EXERCISE |
Scan the records that follow, and whenever a line has the word "text", copy it.

Document images with source code:
· · ·

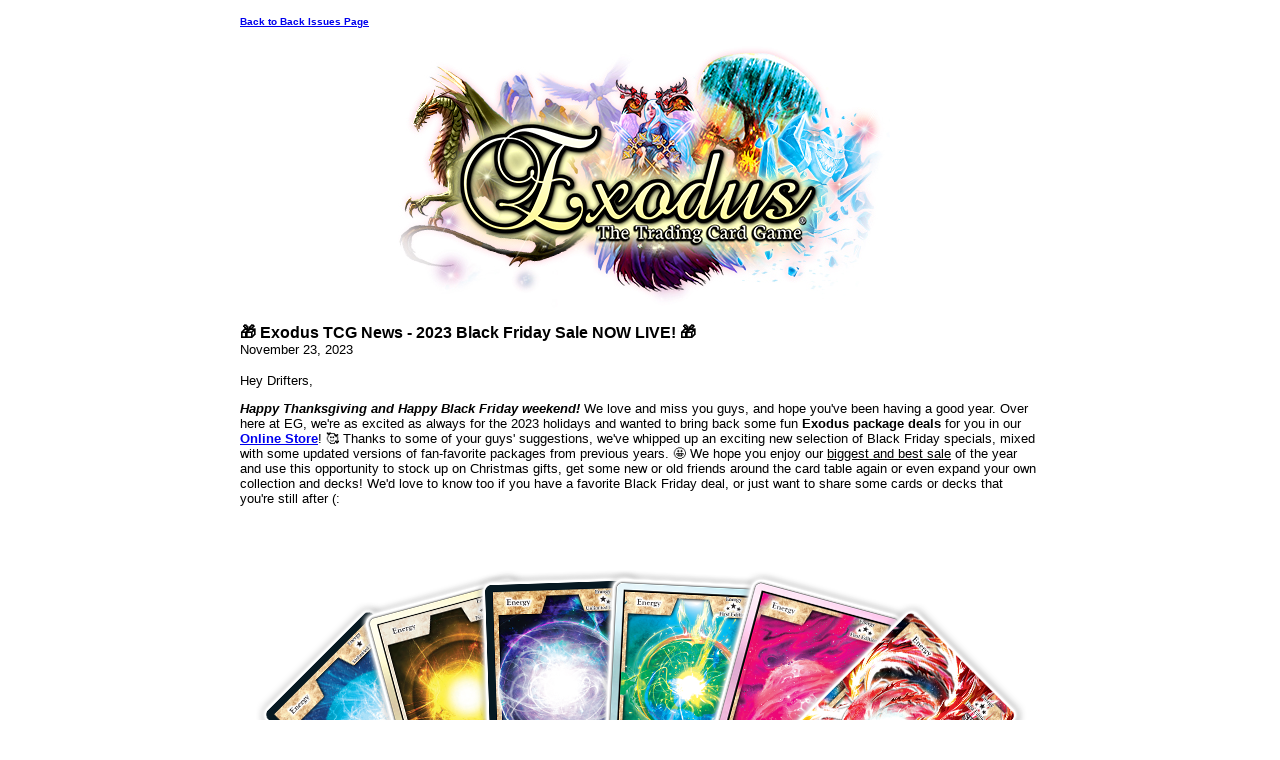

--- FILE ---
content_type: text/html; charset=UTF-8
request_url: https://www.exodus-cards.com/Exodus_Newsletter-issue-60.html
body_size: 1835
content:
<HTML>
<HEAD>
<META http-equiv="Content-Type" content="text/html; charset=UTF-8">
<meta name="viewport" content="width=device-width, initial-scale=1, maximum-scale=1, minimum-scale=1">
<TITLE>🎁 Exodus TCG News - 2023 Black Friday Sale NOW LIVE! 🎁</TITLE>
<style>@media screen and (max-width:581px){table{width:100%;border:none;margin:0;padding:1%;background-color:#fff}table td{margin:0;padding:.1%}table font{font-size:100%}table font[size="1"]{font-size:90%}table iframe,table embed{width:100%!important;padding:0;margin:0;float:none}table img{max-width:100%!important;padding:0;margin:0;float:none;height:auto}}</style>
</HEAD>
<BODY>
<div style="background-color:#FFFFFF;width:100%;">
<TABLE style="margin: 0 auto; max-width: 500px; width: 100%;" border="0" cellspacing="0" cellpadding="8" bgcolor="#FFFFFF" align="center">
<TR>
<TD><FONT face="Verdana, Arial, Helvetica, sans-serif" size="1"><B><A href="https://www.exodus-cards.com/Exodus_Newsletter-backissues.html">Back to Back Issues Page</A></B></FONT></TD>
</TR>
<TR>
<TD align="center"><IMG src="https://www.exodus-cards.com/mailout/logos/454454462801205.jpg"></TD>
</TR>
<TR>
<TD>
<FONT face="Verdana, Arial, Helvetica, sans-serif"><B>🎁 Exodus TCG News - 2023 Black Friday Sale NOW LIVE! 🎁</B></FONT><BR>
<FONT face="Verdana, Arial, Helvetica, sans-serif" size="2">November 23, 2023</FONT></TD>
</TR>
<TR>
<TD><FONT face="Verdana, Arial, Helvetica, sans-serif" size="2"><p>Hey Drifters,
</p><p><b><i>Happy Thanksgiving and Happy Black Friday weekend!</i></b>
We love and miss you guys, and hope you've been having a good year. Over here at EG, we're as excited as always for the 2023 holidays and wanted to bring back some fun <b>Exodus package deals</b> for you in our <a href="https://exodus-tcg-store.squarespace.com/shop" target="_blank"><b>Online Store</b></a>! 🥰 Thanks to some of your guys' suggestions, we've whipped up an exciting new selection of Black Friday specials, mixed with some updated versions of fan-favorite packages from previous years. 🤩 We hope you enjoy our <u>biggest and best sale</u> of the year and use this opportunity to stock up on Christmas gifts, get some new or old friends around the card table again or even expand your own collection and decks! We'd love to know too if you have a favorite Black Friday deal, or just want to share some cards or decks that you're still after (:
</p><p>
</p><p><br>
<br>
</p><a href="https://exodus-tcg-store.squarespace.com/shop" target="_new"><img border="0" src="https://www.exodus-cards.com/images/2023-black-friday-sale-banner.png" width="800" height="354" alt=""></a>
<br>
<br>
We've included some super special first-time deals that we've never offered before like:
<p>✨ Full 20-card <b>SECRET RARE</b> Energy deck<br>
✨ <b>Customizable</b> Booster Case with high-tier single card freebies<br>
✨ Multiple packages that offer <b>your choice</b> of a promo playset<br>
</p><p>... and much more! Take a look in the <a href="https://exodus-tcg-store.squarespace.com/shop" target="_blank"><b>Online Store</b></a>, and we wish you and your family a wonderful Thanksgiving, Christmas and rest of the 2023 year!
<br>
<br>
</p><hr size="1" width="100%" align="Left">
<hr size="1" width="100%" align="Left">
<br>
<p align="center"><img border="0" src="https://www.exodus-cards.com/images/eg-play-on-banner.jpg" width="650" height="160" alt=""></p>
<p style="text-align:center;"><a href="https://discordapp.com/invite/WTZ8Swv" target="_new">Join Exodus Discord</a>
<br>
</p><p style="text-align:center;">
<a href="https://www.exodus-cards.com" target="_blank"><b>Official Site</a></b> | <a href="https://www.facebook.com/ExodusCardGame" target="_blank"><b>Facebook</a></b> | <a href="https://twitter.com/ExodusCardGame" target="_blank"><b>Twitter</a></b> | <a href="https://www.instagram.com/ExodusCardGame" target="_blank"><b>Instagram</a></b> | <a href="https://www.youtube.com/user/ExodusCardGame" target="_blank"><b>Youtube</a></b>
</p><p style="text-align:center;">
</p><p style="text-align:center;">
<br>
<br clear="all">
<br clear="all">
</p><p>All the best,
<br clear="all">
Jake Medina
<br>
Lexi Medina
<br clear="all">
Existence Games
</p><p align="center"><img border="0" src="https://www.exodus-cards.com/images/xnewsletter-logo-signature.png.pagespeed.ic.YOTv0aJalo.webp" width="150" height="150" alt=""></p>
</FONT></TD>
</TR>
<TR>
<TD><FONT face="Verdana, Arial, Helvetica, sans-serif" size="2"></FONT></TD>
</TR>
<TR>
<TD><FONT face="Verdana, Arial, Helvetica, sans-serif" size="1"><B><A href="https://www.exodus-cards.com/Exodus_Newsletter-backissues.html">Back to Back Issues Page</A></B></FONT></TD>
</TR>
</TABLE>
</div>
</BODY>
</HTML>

· · ·

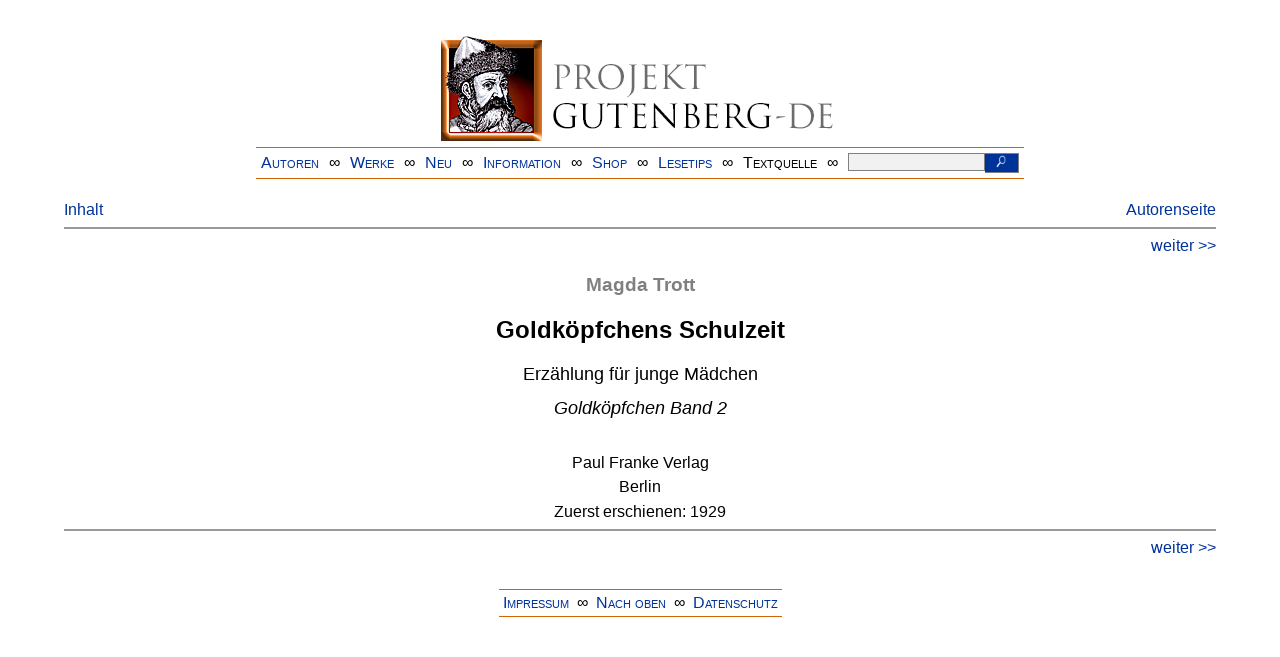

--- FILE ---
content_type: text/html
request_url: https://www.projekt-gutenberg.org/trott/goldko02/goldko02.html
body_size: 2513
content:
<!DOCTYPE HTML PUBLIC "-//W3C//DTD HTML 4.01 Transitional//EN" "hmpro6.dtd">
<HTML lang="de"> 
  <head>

· · ·

ANSWER SPACE |
content_type: text/html; charset=UTF-8
<META http-equiv="Content-Type" content="text/html; charset=UTF-8">
<p style="text-align:center;"><a href="https://discordapp.com/invite/WTZ8Swv" target="_new">Join Exodus Discord</a>
</p><p style="text-align:center;">
</p><p style="text-align:center;">
</p><p style="text-align:center;">
content_type: text/html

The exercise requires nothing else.